1960. Jennifer Stirling müsste eigentlich glücklich sein: Sie führt ein sorgloses Leben an der Seite ihres wohlhabenden Mannes. Doch ihr Herz gehört einem anderen – und er bittet sie, alles für ihn aufzugeben.
2003. Ellie Haworth hat ihren Traumjob gefunden: Sie ist Journalistin bei einer der führenden Zeitungen Londons. Eigentlich müsste sie glücklich sein. Doch der Mann, den sie liebt, gehört einer anderen. Eines Tages fällt Ellie im Archiv ein Jahrzehnte alter Brief in die Hände: Der unbekannte Absender bittet seine Geliebte, ihren Ehemann zu verlassen und mit ihm nach New York zu gehen. Als Ellie diese Zeilen liest, ist sie erschüttert. Was ist aus den beiden und ihrer Liebe geworden? Sie stellt Nachforschungen an und stößt auf Jennifer: eine Frau, die alles verloren hat. Alles, außer einer Handvoll kostbarer Worte. Wer die Liebe nicht kennt, kennt nichts. Wer sie hat, hat alles

Meine Meinung:
Mit was für Erwartungen bin ich an diesen Roman herangegangen... "Ein ganzes halbes Jahr" hat mich letztes Jahr total vom Hocker gehauen. Und auch, wenn es sich hier nicht um eine Fortsetzung handelt, so doch um die gleiche Autorin. Vielleicht lag es an diesen hohen Erwartungen, aber mit diesem Buch bin ich durch Höhen und Tiefen gegangen.

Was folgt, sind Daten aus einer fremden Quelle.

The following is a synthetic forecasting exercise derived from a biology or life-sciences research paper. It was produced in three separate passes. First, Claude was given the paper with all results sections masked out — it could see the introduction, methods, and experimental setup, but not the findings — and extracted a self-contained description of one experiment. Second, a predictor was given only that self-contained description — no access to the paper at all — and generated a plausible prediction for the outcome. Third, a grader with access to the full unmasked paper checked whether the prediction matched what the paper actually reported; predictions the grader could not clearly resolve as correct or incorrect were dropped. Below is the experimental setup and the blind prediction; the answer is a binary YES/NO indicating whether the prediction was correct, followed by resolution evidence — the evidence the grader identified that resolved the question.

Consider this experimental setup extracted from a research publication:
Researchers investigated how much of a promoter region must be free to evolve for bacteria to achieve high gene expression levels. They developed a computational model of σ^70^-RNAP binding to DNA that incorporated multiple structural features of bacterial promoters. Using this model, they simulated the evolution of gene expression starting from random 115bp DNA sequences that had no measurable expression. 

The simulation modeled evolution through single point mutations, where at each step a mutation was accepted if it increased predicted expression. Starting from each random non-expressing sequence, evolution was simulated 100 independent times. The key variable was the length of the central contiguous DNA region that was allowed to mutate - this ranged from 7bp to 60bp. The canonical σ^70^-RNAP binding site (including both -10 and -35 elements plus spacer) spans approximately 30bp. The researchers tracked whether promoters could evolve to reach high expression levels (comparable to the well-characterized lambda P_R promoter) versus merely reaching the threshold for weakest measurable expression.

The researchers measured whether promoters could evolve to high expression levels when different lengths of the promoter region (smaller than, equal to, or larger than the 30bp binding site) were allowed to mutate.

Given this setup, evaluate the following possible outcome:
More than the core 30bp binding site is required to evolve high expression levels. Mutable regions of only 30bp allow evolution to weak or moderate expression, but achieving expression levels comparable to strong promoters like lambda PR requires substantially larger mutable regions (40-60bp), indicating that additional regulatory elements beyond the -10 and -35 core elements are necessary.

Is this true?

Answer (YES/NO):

Der Roman spielt in unterschiedlichen Zeiten, wie auch schon der Klappentext verrät. Im Jahr 2003 begibt sich Ellie auf die Suche nach Empfänger und Adressat eines Briefes, der ihr zufällig in die Hände gerät. Diese Handlung fand ich äußerst spannend. Aber ich muss auch gestehen, dass es diese Handlung - im dritten Teil des Romans nach gut der Hälfte der Seiten - war, die mich davon abgehalten hat, das Buch abzubrechen. Ich war nämlich kurz davor.

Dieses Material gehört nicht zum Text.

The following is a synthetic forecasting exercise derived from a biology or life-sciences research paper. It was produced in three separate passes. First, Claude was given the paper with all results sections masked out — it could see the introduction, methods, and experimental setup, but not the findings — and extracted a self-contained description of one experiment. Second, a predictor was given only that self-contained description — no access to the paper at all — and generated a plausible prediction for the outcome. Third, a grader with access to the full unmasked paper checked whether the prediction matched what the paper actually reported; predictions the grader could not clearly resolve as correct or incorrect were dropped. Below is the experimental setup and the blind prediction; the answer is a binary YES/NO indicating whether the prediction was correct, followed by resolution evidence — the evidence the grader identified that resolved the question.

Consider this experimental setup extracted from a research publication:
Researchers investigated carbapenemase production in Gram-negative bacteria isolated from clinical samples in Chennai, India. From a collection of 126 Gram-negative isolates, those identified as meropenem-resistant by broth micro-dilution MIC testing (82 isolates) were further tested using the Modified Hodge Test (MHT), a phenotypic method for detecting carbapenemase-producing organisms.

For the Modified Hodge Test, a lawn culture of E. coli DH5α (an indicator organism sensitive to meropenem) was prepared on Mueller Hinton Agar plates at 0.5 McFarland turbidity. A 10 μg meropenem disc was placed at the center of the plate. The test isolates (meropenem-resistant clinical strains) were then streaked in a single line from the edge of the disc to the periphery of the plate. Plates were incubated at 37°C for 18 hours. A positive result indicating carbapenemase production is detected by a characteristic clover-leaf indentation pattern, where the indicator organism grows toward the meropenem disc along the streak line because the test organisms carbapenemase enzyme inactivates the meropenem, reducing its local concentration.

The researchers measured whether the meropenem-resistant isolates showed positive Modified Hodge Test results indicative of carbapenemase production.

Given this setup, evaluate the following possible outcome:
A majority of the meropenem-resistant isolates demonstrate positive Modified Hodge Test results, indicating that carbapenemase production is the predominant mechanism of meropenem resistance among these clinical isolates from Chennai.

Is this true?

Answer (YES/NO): NO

Die Handlung in den 60er Jahren fand ich eigentlich nur langweilig. Ich habe weder mit der Empfängerin des Liebesbriefes mitgefiebert, noch mit dem Schreiber des Briefes. Außerdem springt die Erzählung auch innerhalb der 60er-Jahre in der Zeit, wenn auch immer nur wenige Wochen oder Monate vor oder zurück. Manchmal wusste ich aber gar nicht, ob die Handlung gerade vor oder nach "dem geheimnisvollen Ereignis"
Jennifers Unfall
spielt.

Ellie und Jennifer scheint einiges zu verbinden. Dass sich die beiden Geschichten in einigen Teilen ähneln, mochte ich. Andererseits kam es mir auch konstruiert zu. Genauso die Auflösung am Ende des Romans. Ist diese wegen ihrer Einfachheit genial? Oder schlicht einfallslos. Ich kann mich nicht recht entscheiden.

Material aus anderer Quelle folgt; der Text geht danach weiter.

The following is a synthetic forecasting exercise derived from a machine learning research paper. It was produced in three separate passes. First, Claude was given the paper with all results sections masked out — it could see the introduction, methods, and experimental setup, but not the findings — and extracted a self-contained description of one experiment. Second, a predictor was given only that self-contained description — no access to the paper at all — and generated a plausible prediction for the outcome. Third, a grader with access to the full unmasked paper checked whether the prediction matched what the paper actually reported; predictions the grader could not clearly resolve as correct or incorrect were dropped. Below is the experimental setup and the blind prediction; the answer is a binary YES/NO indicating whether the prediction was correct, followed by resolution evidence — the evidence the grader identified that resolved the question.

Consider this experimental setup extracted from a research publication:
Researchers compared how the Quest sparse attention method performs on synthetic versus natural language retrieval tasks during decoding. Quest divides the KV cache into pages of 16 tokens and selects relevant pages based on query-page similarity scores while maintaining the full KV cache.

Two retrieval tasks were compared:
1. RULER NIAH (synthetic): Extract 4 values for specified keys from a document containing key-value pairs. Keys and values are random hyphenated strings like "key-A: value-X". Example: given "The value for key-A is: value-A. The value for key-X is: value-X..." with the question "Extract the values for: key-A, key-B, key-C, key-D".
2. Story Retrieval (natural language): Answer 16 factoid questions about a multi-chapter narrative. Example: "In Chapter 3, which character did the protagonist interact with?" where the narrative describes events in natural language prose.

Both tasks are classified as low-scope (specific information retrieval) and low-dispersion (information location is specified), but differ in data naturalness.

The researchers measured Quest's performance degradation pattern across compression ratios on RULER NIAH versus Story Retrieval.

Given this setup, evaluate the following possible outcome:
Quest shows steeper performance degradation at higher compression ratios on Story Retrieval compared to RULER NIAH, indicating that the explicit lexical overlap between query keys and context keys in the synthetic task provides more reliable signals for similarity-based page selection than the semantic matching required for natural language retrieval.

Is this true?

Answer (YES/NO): NO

Trotzdem: Nachdem ich für die ersten 250 Seiten 3 Wochen gebraucht habe, habe ich den Rest des Romans in 3 Tagen gelesen. Also scheint mich die Geschichte doch gefesselt zu haben. Ich glaube, das liegt auch daran, dass sie letztlich so viele Wendungen, mit denen man nicht gerechnet hat, genommen hat. Dieser Roman ist in seiner Handlung das, was man so schön als "dicht" bezeichnet. Und: Die Liebesgeschichte ist weniger vorhersehbar als in dem ach so schönen Vorgänger. Seine Figuren sind mir aber viel weniger ans Herz gewachsen.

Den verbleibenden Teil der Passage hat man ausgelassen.